素直になれたら

1.paradox


そして私達は二人になった。

「美嘉、あぁ〜ん」

とか、翔が妙に甘えた声を出しながら口を開けていた。

みっともない…とか内心思ったものの、翔のその情けない顔が妙に可愛く思えて、私はぶっきらぼうに自分の前の食いかけの餡蜜を、大ぶりにすくって翔の口に突っ込んだ。


翔は多分、私に素っ気ない態度をとられると思ったらしく、少しキョトンとした顔になったが、嬉しそうに口をモゴモゴさせた。

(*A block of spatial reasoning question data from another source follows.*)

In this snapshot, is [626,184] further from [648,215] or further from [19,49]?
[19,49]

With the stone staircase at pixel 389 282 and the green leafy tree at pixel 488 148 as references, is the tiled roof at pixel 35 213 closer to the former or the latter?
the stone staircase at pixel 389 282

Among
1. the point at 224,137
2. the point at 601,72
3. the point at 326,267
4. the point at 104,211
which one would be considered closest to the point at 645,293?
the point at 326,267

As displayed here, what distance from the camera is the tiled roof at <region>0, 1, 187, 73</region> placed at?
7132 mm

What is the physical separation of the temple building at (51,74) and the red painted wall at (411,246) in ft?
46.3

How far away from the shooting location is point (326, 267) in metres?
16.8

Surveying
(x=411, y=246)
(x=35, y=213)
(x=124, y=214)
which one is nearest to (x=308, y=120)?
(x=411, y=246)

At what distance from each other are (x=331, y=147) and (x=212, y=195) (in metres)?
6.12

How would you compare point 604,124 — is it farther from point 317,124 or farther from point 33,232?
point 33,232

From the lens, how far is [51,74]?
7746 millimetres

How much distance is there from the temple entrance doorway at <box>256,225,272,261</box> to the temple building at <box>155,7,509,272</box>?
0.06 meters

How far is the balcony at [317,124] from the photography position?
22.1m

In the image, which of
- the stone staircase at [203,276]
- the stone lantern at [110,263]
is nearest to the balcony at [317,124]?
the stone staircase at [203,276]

翔は普段からおどけた馬鹿面はしているけど、妙に余裕な表情で、いつも隙がないように思える。
ただ、たまに垣間見せるアホ面が、間抜けで隙だらけな気がして、好き。

でもその行為そのものが、私の下らないプライドのせいで喧嘩沙汰になったのだ。


ちょうどそのタイミング、ふと窓の外を見ると、同じクラスの男子二人がニヤケながらこちらを観察していた。

……しまった!

そう思った。

そしてあろう事か店内にズカズカ入り込んで来て、

「なにしてんだよ二人〜、ラヴラヴこいて〜〜」

だの、

「美嘉ちゃんってそうゆう事するタイプだったんだぁ〜」

などとはやし立てられた事が、ヤケに恥ずかしくなった。

「羨ましいだろお前ら〜」

などと、翔は何食わぬ顔している横で、私は羞恥心丸出しで逃げ出したかった。
そしてやけに苛立ってきた。

今思えばそんな下らない事、澄まし顔でやり過ごせると思えるけど、その時の私は、見られなくないとこを見られた感が憎悪と共に、グルグル頭上を巡らせてしまっていた。